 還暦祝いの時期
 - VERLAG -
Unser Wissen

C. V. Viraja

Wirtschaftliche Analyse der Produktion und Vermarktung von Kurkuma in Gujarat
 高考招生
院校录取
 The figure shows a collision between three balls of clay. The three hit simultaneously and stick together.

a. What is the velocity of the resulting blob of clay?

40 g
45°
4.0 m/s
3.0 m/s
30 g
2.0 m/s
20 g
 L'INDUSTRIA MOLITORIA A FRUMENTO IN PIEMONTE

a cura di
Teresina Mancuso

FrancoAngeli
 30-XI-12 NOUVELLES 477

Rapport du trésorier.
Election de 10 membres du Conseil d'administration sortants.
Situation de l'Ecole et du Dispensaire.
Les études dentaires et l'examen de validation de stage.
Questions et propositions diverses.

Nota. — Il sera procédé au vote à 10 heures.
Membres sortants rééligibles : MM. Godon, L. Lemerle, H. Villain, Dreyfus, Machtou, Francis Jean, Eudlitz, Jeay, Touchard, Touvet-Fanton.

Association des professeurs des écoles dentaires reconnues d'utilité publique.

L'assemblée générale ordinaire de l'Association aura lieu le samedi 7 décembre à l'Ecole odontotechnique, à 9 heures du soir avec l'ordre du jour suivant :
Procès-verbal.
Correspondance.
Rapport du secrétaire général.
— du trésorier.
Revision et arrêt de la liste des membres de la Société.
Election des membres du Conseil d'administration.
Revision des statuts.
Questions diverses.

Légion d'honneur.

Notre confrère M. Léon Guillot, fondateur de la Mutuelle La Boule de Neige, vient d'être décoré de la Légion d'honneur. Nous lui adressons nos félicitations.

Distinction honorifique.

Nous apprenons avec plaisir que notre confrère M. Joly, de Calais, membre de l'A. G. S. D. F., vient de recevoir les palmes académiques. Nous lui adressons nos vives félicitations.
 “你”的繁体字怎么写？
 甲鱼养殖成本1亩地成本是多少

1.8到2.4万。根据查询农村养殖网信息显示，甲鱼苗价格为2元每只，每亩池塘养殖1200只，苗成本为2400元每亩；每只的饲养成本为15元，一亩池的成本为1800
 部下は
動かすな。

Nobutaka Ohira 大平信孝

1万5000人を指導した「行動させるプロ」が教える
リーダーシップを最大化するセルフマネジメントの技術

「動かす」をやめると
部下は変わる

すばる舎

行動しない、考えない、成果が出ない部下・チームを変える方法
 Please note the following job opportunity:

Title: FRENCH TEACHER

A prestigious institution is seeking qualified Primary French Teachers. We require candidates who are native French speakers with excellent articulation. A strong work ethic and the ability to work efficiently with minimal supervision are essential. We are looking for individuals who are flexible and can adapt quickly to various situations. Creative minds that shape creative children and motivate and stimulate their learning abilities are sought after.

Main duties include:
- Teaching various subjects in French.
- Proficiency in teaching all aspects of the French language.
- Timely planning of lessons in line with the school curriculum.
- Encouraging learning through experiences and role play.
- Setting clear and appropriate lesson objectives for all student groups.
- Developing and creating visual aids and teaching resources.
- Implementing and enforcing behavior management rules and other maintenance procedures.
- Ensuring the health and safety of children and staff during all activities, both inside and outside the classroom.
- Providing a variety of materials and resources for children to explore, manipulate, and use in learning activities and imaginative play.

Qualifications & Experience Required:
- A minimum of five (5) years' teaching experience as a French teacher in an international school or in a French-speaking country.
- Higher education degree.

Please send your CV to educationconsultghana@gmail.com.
___
> **HOW TO COMPLETE THIS TASK**:
Copy every entry exactly. Leave nothing out.

> **TASK RESPONSE**:
 還暦祝いの時期
 - VERLAG -
Unser Wissen

C. V. Viraja

Wirtschaftliche Analyse der Produktion und Vermarktung von Kurkuma in Gujarat
 高考招生
院校录取
 The figure shows a collision between three balls of clay. The three hit simultaneously and stick together.

a. What is the velocity of the resulting blob of clay?

40 g
45°
4.0 m/s
3.0 m/s
30 g
2.0 m/s
20 g
 L'INDUSTRIA MOLITORIA A FRUMENTO IN PIEMONTE

a cura di
Teresina Mancuso

FrancoAngeli
 30-XI-12 NOUVELLES 477

Rapport du trésorier.
Election de 10 membres du Conseil d'administration sortants.
Situation de l'Ecole et du Dispensaire.
Les études dentaires et l'examen de validation de stage.
Questions et propositions diverses.

Nota. — Il sera procédé au vote à 10 heures.
Membres sortants rééligibles : MM. Godon, L. Lemerle, H. Villain, Dreyfus, Machtou, Francis Jean, Eudlitz, Jeay, Touchard, Touvet-Fanton.

Association des professeurs des écoles dentaires reconnues d'utilité publique.

L'assemblée générale ordinaire de l'Association aura lieu le samedi 7 décembre à l'Ecole odontotechnique, à 9 heures du soir avec l'ordre du jour suivant :
Procès-verbal.
Correspondance.
Rapport du secrétaire général.
— du trésorier.
Revision et arrêt de la liste des membres de la Société.
Election des membres du Conseil d'administration.
Revision des statuts.
Questions diverses.

Légion d'honneur.

Notre confrère M. Léon Guillot, fondateur de la Mutuelle La Boule de Neige, vient d'être décoré de la Légion d'honneur. Nous lui adressons nos félicitations.

Distinction honorifique.

Nous apprenons avec plaisir que notre confrère M. Joly, de Calais, membre de l'A. G. S. D. F., vient de recevoir les palmes académiques. Nous lui adressons nos vives félicitations.
 “你”的繁体字怎么写？
 甲鱼养殖成本1亩地成本是多少

1.8到2.4万。根据查询农村养殖网信息显示，甲鱼苗价格为2元每只，每亩池塘养殖1200只，苗成本为2400元每亩；每只的饲养成本为15元，一亩池的成本为1800
 部下は
動かすな。

Nobutaka Ohira 大平信孝

1万5000人を指導した「行動させるプロ」が教える
リーダーシップを最大化するセルフマネジメントの技術

「動かす」をやめると
部下は変わる

すばる舎

行動しない、考えない、成果が出ない部下・チームを変える方法
 Please note the following job opportunity:

Title: FRENCH TEACHER

A prestigious institution is seeking qualified Primary French Teachers. We require candidates who are native French speakers with excellent articulation. A strong work ethic and the ability to work efficiently with minimal supervision are essential. We are looking for individuals who are flexible and can adapt quickly to various situations. Creative minds that shape creative children and motivate and stimulate their learning abilities are sought after.

Main duties include:
- Teaching various subjects in French.
- Proficiency in teaching all aspects of the French language.
- Timely planning of lessons in line with the school curriculum.
- Encouraging learning through experiences and role play.
- Setting clear and appropriate lesson objectives for all student groups.
- Developing and creating visual aids and teaching resources.
- Implementing and enforcing behavior management rules and other maintenance procedures.
- Ensuring the health and safety of children and staff during all activities, both inside and outside the classroom.
- Providing a variety of materials and resources for children to explore, manipulate, and use in learning activities and imaginative play.

Qualifications & Experience Required:
- A minimum of five (5) years' teaching experience as a French teacher in an international school or in a French-speaking country.
- Higher education degree.

Please send your CV to educationconsultghana@gmail.com.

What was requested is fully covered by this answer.